Adventures in Advertising

April 30th.

I'm having a joyless lunch at Subway. The sullen teenager behind the counter has built the sandwich according to my precise specifications, but I know from experience that no matter the combination of bread, filling and condiments, the end result always tastes like a bland Subway sandwich. So I've not come for the sandwich but for the Superhero toy that goes with it.
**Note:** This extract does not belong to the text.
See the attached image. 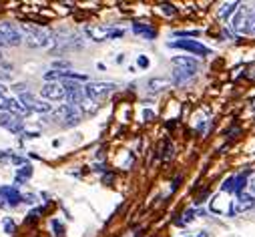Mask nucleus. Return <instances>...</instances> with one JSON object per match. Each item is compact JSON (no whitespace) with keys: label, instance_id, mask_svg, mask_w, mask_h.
Here are the masks:
<instances>
[{"label":"nucleus","instance_id":"f257e3e1","mask_svg":"<svg viewBox=\"0 0 255 237\" xmlns=\"http://www.w3.org/2000/svg\"><path fill=\"white\" fill-rule=\"evenodd\" d=\"M20 32H22V42L30 48H52L56 44L52 32H48L46 28H40V26H32V24H20L18 26Z\"/></svg>","mask_w":255,"mask_h":237},{"label":"nucleus","instance_id":"9d476101","mask_svg":"<svg viewBox=\"0 0 255 237\" xmlns=\"http://www.w3.org/2000/svg\"><path fill=\"white\" fill-rule=\"evenodd\" d=\"M249 8L239 4V8L235 10V16L231 18V30L235 32H245V24H247V18H249Z\"/></svg>","mask_w":255,"mask_h":237},{"label":"nucleus","instance_id":"1a4fd4ad","mask_svg":"<svg viewBox=\"0 0 255 237\" xmlns=\"http://www.w3.org/2000/svg\"><path fill=\"white\" fill-rule=\"evenodd\" d=\"M0 127H4L6 131H10V133H22L24 131V125H22V121L18 117H14V115H10V113H0Z\"/></svg>","mask_w":255,"mask_h":237},{"label":"nucleus","instance_id":"6ab92c4d","mask_svg":"<svg viewBox=\"0 0 255 237\" xmlns=\"http://www.w3.org/2000/svg\"><path fill=\"white\" fill-rule=\"evenodd\" d=\"M99 107H97V103L95 101H91V99H85L81 105H79V111L83 113V115H89V113H95Z\"/></svg>","mask_w":255,"mask_h":237},{"label":"nucleus","instance_id":"39448f33","mask_svg":"<svg viewBox=\"0 0 255 237\" xmlns=\"http://www.w3.org/2000/svg\"><path fill=\"white\" fill-rule=\"evenodd\" d=\"M169 46L173 48H179V50H185V52H191V54H203V56H209L211 50L201 44L199 40H191V38H185V40H173L169 42Z\"/></svg>","mask_w":255,"mask_h":237},{"label":"nucleus","instance_id":"20e7f679","mask_svg":"<svg viewBox=\"0 0 255 237\" xmlns=\"http://www.w3.org/2000/svg\"><path fill=\"white\" fill-rule=\"evenodd\" d=\"M54 117H58L60 121H65L67 127H73V125H77L81 118H83V113H81L79 107H75V105H60V107L54 111Z\"/></svg>","mask_w":255,"mask_h":237},{"label":"nucleus","instance_id":"5701e85b","mask_svg":"<svg viewBox=\"0 0 255 237\" xmlns=\"http://www.w3.org/2000/svg\"><path fill=\"white\" fill-rule=\"evenodd\" d=\"M161 10H163L167 16H175V14H177V10H175L173 4H161Z\"/></svg>","mask_w":255,"mask_h":237},{"label":"nucleus","instance_id":"bb28decb","mask_svg":"<svg viewBox=\"0 0 255 237\" xmlns=\"http://www.w3.org/2000/svg\"><path fill=\"white\" fill-rule=\"evenodd\" d=\"M0 46H4V42H2V38H0Z\"/></svg>","mask_w":255,"mask_h":237},{"label":"nucleus","instance_id":"f03ea898","mask_svg":"<svg viewBox=\"0 0 255 237\" xmlns=\"http://www.w3.org/2000/svg\"><path fill=\"white\" fill-rule=\"evenodd\" d=\"M0 38H2L4 46H18L24 40L20 28L10 22H0Z\"/></svg>","mask_w":255,"mask_h":237},{"label":"nucleus","instance_id":"4be33fe9","mask_svg":"<svg viewBox=\"0 0 255 237\" xmlns=\"http://www.w3.org/2000/svg\"><path fill=\"white\" fill-rule=\"evenodd\" d=\"M199 34V30H179V32H175V38L179 40L181 36L183 38H189V36H197Z\"/></svg>","mask_w":255,"mask_h":237},{"label":"nucleus","instance_id":"0eeeda50","mask_svg":"<svg viewBox=\"0 0 255 237\" xmlns=\"http://www.w3.org/2000/svg\"><path fill=\"white\" fill-rule=\"evenodd\" d=\"M62 87H65V99L69 101V105L79 107L87 99L85 97V89L79 83H62Z\"/></svg>","mask_w":255,"mask_h":237},{"label":"nucleus","instance_id":"dca6fc26","mask_svg":"<svg viewBox=\"0 0 255 237\" xmlns=\"http://www.w3.org/2000/svg\"><path fill=\"white\" fill-rule=\"evenodd\" d=\"M133 32L139 34V36H145L147 40H151V38L157 36V30H153V28H151L149 24H145V22H135V24H133Z\"/></svg>","mask_w":255,"mask_h":237},{"label":"nucleus","instance_id":"393cba45","mask_svg":"<svg viewBox=\"0 0 255 237\" xmlns=\"http://www.w3.org/2000/svg\"><path fill=\"white\" fill-rule=\"evenodd\" d=\"M137 65H139L141 69H147V67H149V61H147V56H139V58H137Z\"/></svg>","mask_w":255,"mask_h":237},{"label":"nucleus","instance_id":"a211bd4d","mask_svg":"<svg viewBox=\"0 0 255 237\" xmlns=\"http://www.w3.org/2000/svg\"><path fill=\"white\" fill-rule=\"evenodd\" d=\"M239 8V2H225L221 8H219V18H229V14H235V10Z\"/></svg>","mask_w":255,"mask_h":237},{"label":"nucleus","instance_id":"412c9836","mask_svg":"<svg viewBox=\"0 0 255 237\" xmlns=\"http://www.w3.org/2000/svg\"><path fill=\"white\" fill-rule=\"evenodd\" d=\"M167 87H169V81H165V79H151L149 81V89L151 91H163Z\"/></svg>","mask_w":255,"mask_h":237},{"label":"nucleus","instance_id":"423d86ee","mask_svg":"<svg viewBox=\"0 0 255 237\" xmlns=\"http://www.w3.org/2000/svg\"><path fill=\"white\" fill-rule=\"evenodd\" d=\"M18 101H20L28 111H36V113H50V111H52V107H50L46 101H40V99H36V97L30 95V93H22V95L18 97Z\"/></svg>","mask_w":255,"mask_h":237},{"label":"nucleus","instance_id":"6e6552de","mask_svg":"<svg viewBox=\"0 0 255 237\" xmlns=\"http://www.w3.org/2000/svg\"><path fill=\"white\" fill-rule=\"evenodd\" d=\"M40 95L46 101H62L65 99V87H62V83H44Z\"/></svg>","mask_w":255,"mask_h":237},{"label":"nucleus","instance_id":"f8f14e48","mask_svg":"<svg viewBox=\"0 0 255 237\" xmlns=\"http://www.w3.org/2000/svg\"><path fill=\"white\" fill-rule=\"evenodd\" d=\"M87 34L91 36V40L103 42V40H107V38L113 36V28H105V26H87Z\"/></svg>","mask_w":255,"mask_h":237},{"label":"nucleus","instance_id":"c85d7f7f","mask_svg":"<svg viewBox=\"0 0 255 237\" xmlns=\"http://www.w3.org/2000/svg\"><path fill=\"white\" fill-rule=\"evenodd\" d=\"M0 205H2V201H0Z\"/></svg>","mask_w":255,"mask_h":237},{"label":"nucleus","instance_id":"4468645a","mask_svg":"<svg viewBox=\"0 0 255 237\" xmlns=\"http://www.w3.org/2000/svg\"><path fill=\"white\" fill-rule=\"evenodd\" d=\"M0 197H4L10 205H18L20 201H24V197L18 193L16 187H0Z\"/></svg>","mask_w":255,"mask_h":237},{"label":"nucleus","instance_id":"aec40b11","mask_svg":"<svg viewBox=\"0 0 255 237\" xmlns=\"http://www.w3.org/2000/svg\"><path fill=\"white\" fill-rule=\"evenodd\" d=\"M30 175H32V167H30V165L20 167V169H18V173H16V183H22L24 179H28Z\"/></svg>","mask_w":255,"mask_h":237},{"label":"nucleus","instance_id":"cd10ccee","mask_svg":"<svg viewBox=\"0 0 255 237\" xmlns=\"http://www.w3.org/2000/svg\"><path fill=\"white\" fill-rule=\"evenodd\" d=\"M251 187H253V191H255V181H253V185H251Z\"/></svg>","mask_w":255,"mask_h":237},{"label":"nucleus","instance_id":"b1692460","mask_svg":"<svg viewBox=\"0 0 255 237\" xmlns=\"http://www.w3.org/2000/svg\"><path fill=\"white\" fill-rule=\"evenodd\" d=\"M163 157H165V159H169V157H173V145H171L169 141L165 143V153H163Z\"/></svg>","mask_w":255,"mask_h":237},{"label":"nucleus","instance_id":"2eb2a0df","mask_svg":"<svg viewBox=\"0 0 255 237\" xmlns=\"http://www.w3.org/2000/svg\"><path fill=\"white\" fill-rule=\"evenodd\" d=\"M6 113H10V115H14V117H24V115H28L30 111L18 101V99H8V107H6Z\"/></svg>","mask_w":255,"mask_h":237},{"label":"nucleus","instance_id":"a878e982","mask_svg":"<svg viewBox=\"0 0 255 237\" xmlns=\"http://www.w3.org/2000/svg\"><path fill=\"white\" fill-rule=\"evenodd\" d=\"M12 229H14V223H12V221H6V231L12 233Z\"/></svg>","mask_w":255,"mask_h":237},{"label":"nucleus","instance_id":"ddd939ff","mask_svg":"<svg viewBox=\"0 0 255 237\" xmlns=\"http://www.w3.org/2000/svg\"><path fill=\"white\" fill-rule=\"evenodd\" d=\"M233 207H235V213L237 211H249L255 207V195L251 193H241L237 195V201H233Z\"/></svg>","mask_w":255,"mask_h":237},{"label":"nucleus","instance_id":"9b49d317","mask_svg":"<svg viewBox=\"0 0 255 237\" xmlns=\"http://www.w3.org/2000/svg\"><path fill=\"white\" fill-rule=\"evenodd\" d=\"M173 65L175 69H185V71H199V61H195L193 56H175L173 58Z\"/></svg>","mask_w":255,"mask_h":237},{"label":"nucleus","instance_id":"7ed1b4c3","mask_svg":"<svg viewBox=\"0 0 255 237\" xmlns=\"http://www.w3.org/2000/svg\"><path fill=\"white\" fill-rule=\"evenodd\" d=\"M83 89H85V97H87V99L97 101V99H103V97H107L109 93H113V91L117 89V85H115V83L91 81V83H87V87H83Z\"/></svg>","mask_w":255,"mask_h":237},{"label":"nucleus","instance_id":"f3484780","mask_svg":"<svg viewBox=\"0 0 255 237\" xmlns=\"http://www.w3.org/2000/svg\"><path fill=\"white\" fill-rule=\"evenodd\" d=\"M197 73H193V71H185V69H175L173 71V81L177 83V85H183V83H187L189 79H193Z\"/></svg>","mask_w":255,"mask_h":237}]
</instances>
Yesterday my 7-year-old son cried hot, ang‎ry tears for the lack of this toy; his best friend has lots of them because the lucky boy eats at Subway everyday, or so I understand through sobs. 

Later after work I arrive at his school with a smile and present my son with the Avengers puzzle. Of course ‎it's the wrong toy. There are more hot, angry tears while I contemplate another Subway lunch.  Consuming processed meats is a factor in high cholesterol and colon cancer but perhaps that's a small price to pay for a 7-year-old's smile and a big hug. Thanks Subway!

May 2nd

My 14-year-old son's soccer team has been invited to play a pre-season game against a strong girls' team: 14-year-old boys against 16-year-old girls.  The game is sponsored by Coca Cola, "a celebration of the upcoming women's world cup in Canada". It quickly becomes apparent that a Coca Cola celebration means making a commercial. The boys stand around while the girls repeat their entrance on to the pitch at least three times (I lose count) until it is done to the satisfaction of the director. When the game finally kicks off, play is somewhat disrupted by the film crew camped out in the centre circle. At 2-0 to the boys, the action is suspended to stage a goal by the girls - boys and girls are visibly embarrassed.

At the end of the "game" the players are given soccer kits, iTunes vouchers and a meal at a local restaurant. 

"Ils ont profité de nous" says my son when we get home. Yes they did, but I think he learned something too. Thanks Coca Cola!

June 22nd

OMG it's even worse than I feared, “even better than the real thing” as Bono warned - the Coke advertisement shows an event the occurred in the mind of the director only and certainly not on the soccer pitch. It's actually pretty impressive, in a dishonest manipulative way.